The Mountains of Parnassus (The Margellos World Republic of Letters)
An unfinished science fiction novel by Nobel Prize winning poet Czeslaw Milosz . . . sounds intriguing doesn’t it? Unfortunately the pitch is much stronger than the final product. In terms of plot, it is virtually nonexistent.
The first 20 pages or so are used by translator Stanley Bell to explain the origins of the manuscript and why it was never completed, along with quotes from Milosz himself and his agent Jerzy Giedroye.
Commenting on the manuscript in a letter to Milosz, Giedroye wrote that it was a “not very successful attempt at a novel.” To which Milosz responded, “If you don’t like The Mountains of Parnassus, then don’t print it. My own attitude to the work remains undetermined.”
Which begs the question as to why it has now been published nearly 13 years after the Lithuanian-born, Polish speaking, Californian-dwelling poet’s death.
As a novel it is a total failure.
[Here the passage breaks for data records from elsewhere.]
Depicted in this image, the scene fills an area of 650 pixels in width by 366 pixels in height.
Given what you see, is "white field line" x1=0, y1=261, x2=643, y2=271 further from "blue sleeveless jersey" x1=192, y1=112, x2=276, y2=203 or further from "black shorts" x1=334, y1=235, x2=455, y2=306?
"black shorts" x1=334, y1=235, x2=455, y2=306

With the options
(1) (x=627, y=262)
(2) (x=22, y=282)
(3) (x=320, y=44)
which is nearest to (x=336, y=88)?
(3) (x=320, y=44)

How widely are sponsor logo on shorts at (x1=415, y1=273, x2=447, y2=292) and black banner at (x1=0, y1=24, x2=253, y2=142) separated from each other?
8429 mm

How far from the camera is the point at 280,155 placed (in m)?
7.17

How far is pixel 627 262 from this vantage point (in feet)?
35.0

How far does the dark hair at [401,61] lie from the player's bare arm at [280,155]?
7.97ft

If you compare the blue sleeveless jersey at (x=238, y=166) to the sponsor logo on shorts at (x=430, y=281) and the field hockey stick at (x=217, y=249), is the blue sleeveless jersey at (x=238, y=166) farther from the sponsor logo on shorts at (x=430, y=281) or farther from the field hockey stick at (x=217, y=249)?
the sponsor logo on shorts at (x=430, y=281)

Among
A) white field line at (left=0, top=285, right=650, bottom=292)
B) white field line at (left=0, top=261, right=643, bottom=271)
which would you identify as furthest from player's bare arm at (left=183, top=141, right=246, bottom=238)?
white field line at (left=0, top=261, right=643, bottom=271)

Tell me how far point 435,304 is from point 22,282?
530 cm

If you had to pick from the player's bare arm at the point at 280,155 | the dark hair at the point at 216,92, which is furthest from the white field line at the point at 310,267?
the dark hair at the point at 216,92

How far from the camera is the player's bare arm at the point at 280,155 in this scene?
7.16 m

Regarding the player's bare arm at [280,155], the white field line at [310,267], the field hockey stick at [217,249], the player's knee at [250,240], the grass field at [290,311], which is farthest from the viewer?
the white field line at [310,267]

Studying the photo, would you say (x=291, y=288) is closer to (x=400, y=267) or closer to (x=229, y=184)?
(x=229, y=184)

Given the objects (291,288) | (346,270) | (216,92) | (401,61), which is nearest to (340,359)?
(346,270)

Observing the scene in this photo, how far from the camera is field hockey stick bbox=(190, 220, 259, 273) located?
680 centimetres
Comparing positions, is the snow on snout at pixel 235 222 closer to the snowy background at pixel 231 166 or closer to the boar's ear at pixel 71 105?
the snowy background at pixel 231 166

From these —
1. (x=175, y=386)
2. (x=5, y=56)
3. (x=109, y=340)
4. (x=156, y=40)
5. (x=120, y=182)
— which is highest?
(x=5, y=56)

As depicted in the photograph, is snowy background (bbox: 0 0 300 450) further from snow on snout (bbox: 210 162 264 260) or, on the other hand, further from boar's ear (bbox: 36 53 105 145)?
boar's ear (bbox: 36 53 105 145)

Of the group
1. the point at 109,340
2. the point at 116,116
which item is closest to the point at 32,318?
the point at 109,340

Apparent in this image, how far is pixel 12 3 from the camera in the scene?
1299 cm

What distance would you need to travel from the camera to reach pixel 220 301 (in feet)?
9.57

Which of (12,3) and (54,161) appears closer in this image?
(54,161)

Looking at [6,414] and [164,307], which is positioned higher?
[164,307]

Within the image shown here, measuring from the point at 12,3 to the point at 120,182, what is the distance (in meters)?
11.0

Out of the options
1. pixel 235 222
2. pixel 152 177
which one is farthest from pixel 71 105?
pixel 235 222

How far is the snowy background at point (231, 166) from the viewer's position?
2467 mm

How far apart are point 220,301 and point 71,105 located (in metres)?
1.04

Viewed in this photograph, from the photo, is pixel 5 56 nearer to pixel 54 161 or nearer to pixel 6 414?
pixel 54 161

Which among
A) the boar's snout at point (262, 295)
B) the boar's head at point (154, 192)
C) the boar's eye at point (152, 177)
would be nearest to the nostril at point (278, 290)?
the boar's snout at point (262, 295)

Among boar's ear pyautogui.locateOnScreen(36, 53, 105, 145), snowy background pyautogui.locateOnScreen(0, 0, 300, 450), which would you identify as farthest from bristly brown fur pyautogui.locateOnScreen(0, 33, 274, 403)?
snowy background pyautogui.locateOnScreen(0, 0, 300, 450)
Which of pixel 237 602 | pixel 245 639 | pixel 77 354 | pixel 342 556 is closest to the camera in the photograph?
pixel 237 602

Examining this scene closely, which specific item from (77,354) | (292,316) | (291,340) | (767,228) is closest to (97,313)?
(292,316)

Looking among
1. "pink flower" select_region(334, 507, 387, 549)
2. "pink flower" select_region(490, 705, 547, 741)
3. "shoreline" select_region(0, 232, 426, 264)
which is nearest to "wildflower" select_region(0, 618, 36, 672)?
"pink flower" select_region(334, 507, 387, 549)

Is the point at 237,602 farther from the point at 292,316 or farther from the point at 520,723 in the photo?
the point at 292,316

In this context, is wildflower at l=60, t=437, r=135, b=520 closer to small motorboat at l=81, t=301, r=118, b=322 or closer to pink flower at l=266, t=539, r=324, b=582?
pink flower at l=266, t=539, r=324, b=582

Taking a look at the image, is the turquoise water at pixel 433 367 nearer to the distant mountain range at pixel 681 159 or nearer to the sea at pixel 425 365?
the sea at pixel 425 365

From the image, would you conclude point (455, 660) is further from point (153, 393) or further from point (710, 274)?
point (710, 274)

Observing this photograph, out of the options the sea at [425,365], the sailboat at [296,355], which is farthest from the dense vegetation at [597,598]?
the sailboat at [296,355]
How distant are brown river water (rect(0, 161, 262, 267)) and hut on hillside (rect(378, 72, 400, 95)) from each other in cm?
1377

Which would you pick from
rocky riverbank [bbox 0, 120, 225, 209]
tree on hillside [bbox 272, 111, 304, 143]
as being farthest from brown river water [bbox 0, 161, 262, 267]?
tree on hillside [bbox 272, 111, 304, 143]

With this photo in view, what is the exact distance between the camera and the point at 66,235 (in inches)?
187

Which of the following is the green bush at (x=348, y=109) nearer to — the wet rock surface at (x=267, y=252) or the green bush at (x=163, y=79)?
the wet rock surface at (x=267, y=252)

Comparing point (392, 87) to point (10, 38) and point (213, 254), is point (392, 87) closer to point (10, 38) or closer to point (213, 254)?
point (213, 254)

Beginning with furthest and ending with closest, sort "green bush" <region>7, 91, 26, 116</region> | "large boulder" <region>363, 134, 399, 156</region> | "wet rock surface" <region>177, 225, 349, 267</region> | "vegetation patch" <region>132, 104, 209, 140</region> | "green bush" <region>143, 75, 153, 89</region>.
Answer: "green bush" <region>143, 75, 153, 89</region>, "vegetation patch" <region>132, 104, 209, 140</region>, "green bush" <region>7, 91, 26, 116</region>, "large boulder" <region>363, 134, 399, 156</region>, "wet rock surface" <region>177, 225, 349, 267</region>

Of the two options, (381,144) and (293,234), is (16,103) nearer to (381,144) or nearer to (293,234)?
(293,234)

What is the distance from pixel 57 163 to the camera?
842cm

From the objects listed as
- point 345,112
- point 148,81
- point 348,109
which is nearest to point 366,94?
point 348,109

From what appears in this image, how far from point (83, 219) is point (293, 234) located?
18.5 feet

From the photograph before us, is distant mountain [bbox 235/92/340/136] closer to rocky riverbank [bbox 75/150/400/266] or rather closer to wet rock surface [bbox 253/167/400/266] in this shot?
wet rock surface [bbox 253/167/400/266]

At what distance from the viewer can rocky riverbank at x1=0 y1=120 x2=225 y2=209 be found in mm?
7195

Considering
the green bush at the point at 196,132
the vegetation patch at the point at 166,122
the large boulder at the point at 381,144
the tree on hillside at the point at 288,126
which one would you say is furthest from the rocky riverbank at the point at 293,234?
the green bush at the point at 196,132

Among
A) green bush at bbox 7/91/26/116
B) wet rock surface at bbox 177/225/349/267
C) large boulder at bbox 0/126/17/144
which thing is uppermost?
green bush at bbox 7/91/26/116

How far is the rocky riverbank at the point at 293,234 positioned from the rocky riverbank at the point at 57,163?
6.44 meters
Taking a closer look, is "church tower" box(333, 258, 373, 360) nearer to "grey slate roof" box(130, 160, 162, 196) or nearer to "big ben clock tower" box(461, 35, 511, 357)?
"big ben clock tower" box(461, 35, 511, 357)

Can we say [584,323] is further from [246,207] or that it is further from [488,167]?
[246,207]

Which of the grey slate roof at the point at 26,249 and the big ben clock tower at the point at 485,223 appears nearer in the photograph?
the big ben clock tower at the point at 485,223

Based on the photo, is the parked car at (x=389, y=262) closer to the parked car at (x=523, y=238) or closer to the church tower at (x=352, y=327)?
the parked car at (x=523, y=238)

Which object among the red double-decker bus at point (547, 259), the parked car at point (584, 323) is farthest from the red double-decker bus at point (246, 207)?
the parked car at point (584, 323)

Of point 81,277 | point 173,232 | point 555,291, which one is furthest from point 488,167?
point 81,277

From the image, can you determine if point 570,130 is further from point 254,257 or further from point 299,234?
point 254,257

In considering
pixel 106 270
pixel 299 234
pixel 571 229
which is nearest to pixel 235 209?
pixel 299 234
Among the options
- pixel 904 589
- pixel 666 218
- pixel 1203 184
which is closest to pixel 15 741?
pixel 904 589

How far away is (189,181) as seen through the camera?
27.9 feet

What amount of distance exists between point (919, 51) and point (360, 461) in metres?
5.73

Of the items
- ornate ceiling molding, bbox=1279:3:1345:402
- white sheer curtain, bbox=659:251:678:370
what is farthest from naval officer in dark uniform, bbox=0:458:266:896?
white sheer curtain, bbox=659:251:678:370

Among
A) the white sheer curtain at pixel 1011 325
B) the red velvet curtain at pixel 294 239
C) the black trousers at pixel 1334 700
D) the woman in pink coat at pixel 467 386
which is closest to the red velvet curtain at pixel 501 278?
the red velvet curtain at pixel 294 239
But as a process, a workbook in which ideas are worked out, themes are developed, a style of writing tested and evolved, it is fascinating. That is, the ideas are interesting for the scenarios are never fully realized, but they hint that a decent novel could have resulted if Milosz had persisted.
It would have been as much a vehicle for ideas rather than an innovative science fiction story, but then the best scifi writers (for this reviewer, a mere dabbler in the genre, Philip K. Dick, Robert Heinlein, and Michael Moorcock) are as much about ideas as plot.
The Mountains of Parnassus focuses, or rather zooms briefly in on, four main characters: a cardinal, an exiled prophet, an astronaut who is hundreds of years old, and a rebellious young man who contemplates suicide.
The society they live in is totalitarian and the masses docile; technology reigns supreme, while imagination and poetry are sidelined and derided.
Milosz laments the dominance of western Christianity and seems to yearn for the gnostic ideas that it suppressed and demonized.
There are startling passages: “Ordinary people perceived a world reduced to a mere function of the mind as a pale, unreal, and repulsive one; consequently, just as their bodies rejected unhealthy food, they refused to assimilate a knowledge that seemed to degrade reality.”
For those unfamiliar with Milosz’s poetry the introduction by Stanley Bell gives an overview and contextualizes his failed novel with the poetry he was writing alongside it, in particular From the Rising of the Sun.
Ultimately The Mountains of Parnassus has to be filed under the category of “curio,” a novel that fails on almost every level and yet gives a glimpse into the mind and thought processes of a genuine 20th century literary giant.